On total control: “In my show, I am boss daddy. I am boss mommy. They call me Boss. Everything goes through my eyes; I call all the shots, 100 percent of it. With the NFL, I have to be accountable to several levels of red tape. There are many committees I have to go through for my costumes, the budgets of my show, every interview—everything, I have to report to somebody. So I am no longer the boss; I have to relinquish that control. We love this opportunity, but once you decide you’re gonna do the Super Bowl, you’re gonna have no f***ing life for six months. It is the biggest thing. Anyone that’s ever done it has been scared sh*tless. You stay off the Internet for the five days afterward.”
On her contemporaries: “Oh my God. I’m such a big Beyonce fan. Beyonce just put out a video! You’ve got to see this video I was like, Finallllly. Finally I see you. I don’t see some propaganda version of you. I see you. I relate to who you are.”

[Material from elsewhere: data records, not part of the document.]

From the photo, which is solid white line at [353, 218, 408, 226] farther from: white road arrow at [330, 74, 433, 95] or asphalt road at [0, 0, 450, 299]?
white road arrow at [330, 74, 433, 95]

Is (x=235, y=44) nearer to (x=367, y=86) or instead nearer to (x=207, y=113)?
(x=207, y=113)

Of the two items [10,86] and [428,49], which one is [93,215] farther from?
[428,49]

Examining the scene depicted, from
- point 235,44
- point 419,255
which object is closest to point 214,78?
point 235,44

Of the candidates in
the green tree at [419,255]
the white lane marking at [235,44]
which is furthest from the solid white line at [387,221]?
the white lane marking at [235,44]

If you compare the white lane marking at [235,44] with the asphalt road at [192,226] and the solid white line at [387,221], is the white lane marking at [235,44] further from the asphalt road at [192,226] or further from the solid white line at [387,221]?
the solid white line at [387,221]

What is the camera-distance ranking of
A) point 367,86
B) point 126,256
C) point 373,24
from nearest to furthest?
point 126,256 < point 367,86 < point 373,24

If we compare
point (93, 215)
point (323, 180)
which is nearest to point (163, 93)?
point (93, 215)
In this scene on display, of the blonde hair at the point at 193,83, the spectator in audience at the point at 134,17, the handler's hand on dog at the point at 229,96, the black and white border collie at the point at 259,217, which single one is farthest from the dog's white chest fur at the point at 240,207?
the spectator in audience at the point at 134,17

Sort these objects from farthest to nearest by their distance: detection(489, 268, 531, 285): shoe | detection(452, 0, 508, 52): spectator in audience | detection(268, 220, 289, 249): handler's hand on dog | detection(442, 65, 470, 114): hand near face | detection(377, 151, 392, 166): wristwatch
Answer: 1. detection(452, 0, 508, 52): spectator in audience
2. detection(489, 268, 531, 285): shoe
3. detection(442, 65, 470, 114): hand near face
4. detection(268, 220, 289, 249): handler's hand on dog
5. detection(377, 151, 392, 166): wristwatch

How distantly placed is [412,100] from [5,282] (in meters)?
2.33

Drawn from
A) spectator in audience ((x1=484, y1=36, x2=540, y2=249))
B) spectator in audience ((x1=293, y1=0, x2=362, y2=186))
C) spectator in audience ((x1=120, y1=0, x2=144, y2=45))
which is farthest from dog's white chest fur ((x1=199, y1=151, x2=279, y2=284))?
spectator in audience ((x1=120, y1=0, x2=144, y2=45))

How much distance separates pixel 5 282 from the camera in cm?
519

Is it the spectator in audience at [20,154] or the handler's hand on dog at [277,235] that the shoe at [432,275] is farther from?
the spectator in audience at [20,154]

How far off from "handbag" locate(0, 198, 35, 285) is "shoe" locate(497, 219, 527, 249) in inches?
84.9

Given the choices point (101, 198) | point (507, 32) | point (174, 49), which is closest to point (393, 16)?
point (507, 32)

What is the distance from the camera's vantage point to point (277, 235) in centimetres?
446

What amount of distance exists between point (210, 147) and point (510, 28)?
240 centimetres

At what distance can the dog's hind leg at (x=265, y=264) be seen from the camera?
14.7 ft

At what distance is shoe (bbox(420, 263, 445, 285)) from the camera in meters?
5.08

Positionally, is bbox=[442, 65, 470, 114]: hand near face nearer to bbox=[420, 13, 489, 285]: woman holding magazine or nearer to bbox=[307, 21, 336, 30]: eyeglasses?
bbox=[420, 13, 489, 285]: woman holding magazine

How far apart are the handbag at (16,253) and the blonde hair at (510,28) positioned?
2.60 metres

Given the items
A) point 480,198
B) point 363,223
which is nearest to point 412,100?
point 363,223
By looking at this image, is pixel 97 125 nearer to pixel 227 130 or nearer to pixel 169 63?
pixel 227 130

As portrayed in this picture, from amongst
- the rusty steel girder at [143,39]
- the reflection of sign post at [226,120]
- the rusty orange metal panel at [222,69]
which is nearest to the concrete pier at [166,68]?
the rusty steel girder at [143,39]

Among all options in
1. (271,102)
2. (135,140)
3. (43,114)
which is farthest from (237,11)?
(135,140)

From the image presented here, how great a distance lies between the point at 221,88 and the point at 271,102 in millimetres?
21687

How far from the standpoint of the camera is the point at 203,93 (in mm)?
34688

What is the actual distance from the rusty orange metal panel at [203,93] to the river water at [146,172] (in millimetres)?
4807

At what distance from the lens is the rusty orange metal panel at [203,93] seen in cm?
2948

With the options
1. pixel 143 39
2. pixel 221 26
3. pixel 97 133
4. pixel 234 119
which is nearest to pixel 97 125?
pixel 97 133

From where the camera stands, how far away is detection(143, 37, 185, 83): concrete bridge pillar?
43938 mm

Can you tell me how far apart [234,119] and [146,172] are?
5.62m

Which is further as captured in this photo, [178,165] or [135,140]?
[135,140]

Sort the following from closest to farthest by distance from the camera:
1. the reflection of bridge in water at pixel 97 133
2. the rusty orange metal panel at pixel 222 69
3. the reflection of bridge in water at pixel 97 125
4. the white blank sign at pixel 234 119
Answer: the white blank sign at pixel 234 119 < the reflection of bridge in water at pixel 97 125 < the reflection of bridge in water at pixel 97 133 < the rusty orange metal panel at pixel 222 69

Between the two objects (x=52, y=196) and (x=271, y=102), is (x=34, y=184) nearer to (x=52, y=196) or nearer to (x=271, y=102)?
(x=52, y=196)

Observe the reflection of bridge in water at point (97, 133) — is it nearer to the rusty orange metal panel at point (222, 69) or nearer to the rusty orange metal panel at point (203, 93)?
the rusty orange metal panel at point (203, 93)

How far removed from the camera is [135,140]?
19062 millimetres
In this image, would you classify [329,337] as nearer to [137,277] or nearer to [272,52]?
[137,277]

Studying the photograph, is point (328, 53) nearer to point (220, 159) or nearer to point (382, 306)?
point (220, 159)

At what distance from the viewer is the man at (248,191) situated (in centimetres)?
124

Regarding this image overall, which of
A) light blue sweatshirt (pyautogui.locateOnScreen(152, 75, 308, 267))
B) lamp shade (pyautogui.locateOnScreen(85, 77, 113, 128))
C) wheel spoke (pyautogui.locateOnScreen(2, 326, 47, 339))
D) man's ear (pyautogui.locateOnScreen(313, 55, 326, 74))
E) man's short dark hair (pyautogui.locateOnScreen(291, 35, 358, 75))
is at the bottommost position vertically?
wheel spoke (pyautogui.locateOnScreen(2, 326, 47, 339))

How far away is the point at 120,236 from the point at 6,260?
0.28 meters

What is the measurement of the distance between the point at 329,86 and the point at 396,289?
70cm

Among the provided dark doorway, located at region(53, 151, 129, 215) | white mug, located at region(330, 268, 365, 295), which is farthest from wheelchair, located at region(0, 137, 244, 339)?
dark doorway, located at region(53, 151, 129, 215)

On being a pop star: “It is a hundred times harder a dream than the dream that I dreamt when I was nine … You think you signed up for one thing, but you automatically sign up for a hundred others. And that is why you see people shaving their f***ing heads.”
If pop stars were in a soap opra: “You’ve got to name someone the villain, someone the princess, someone the mom-, the dad-type–you know there always have to be characters. As pop figures, we’re all characters. And the media uses that. Who is the sweetheart, who is the villain? You know. Taylor’s the sweetheart. Kanye’s the villain. That’s the narrative.”
[From Elle]
Now there’s a dig against Taylor. Katy’s calling her frenemy out for playing the role of the cutesey sweetheart, and that’s the best Katy can do. The silly feud is alive and well, but don’t tell Kanye he’s the villain. He’d be flattered. Did you catch the “propaganda” remark about Beyonce? Ouch.